MetricsGrimoire / MailingListStats

Mailing List Stats is a command line based tool used to analyze mboxes
http://metricsgrimoire.github.com/MailingListStats/
GNU General Public License v2.0
38 stars 25 forks source link

Decouple mail retrieval from SQL-db wrapping Application class #59

Closed gpoo closed 8 years ago

gpoo commented 9 years ago

Move classes related to Mail Archiving and the archive retrieval process out of the Application class.

This is the first step towards fetching mail archives as a library, in addition to the running the application (mlstats).

gpoo commented 9 years ago

This is just a patch to discuss the decoupling of mail retrieval from the application class, as it was filed in issue #53.
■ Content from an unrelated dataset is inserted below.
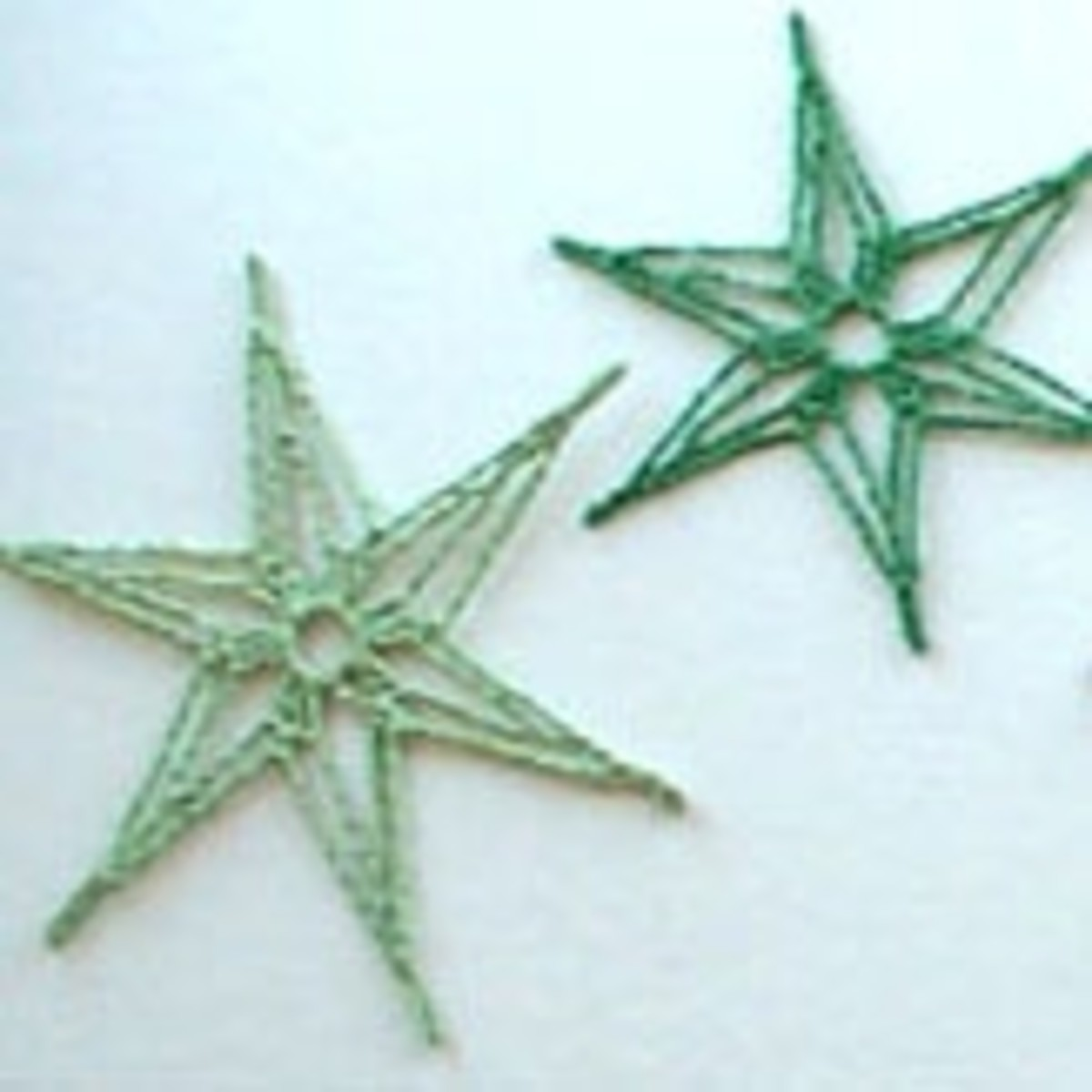 6 point crochet snowflakes photo by Mona Majorowicz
I have tested it against Sqlite and Postgresql. So far, the only public API is fetch().

A potential improvement is to make the class a generator. So, it could return the control back after every file downloaded. However, that could be in a different patch or issue.
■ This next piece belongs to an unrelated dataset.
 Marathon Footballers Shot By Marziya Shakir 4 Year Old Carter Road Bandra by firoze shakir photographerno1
gpoo commented 9 years ago

I noticed that the code for gmane uses a db to determine the number of messages to download. That is the code must be rewritten to decouple it.
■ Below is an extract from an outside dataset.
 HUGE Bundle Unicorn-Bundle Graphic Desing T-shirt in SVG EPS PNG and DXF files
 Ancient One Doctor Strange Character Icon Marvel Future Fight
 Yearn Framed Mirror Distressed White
gpoo commented 9 years ago

The current status of this patch is close to what @sbenthall was asking for in #53. What you can do now is something like:

import sys
from pymlstats.archive import MailingList, LocalArchive, GmaneArchive,\
    MailmanArchive, GMANE_URL

if __name__ == '__main__':
    ml = MailingList(url_or_dirpath=sys.argv[1], compressed_dir=sys.argv[2])
    if ml.is_local():
        o = LocalArchive(ml)
    elif ml.location.startswith(GMANE_URL):
        o = GmaneArchive(ml)
    else:
        o = MailmanArchive(ml)

    o._create_download_dirs()

    for mla in o.fetch():
        print(mla.url)

Then,

$ python test.py URL OUTPUT-DIR

will retrieve the mailing lists in OUTPUT-DIR.

@jgbarah AFAIR, you implemented gmane. I added an alternative way to determine the offset. It is by looking the files stored instead of the database. The class is GmaneArchive, if you want to take a look at it. In any case, for that one in particular, the constructor accepts an arbitrary offset as parameter. This allowed to decouple it from the database.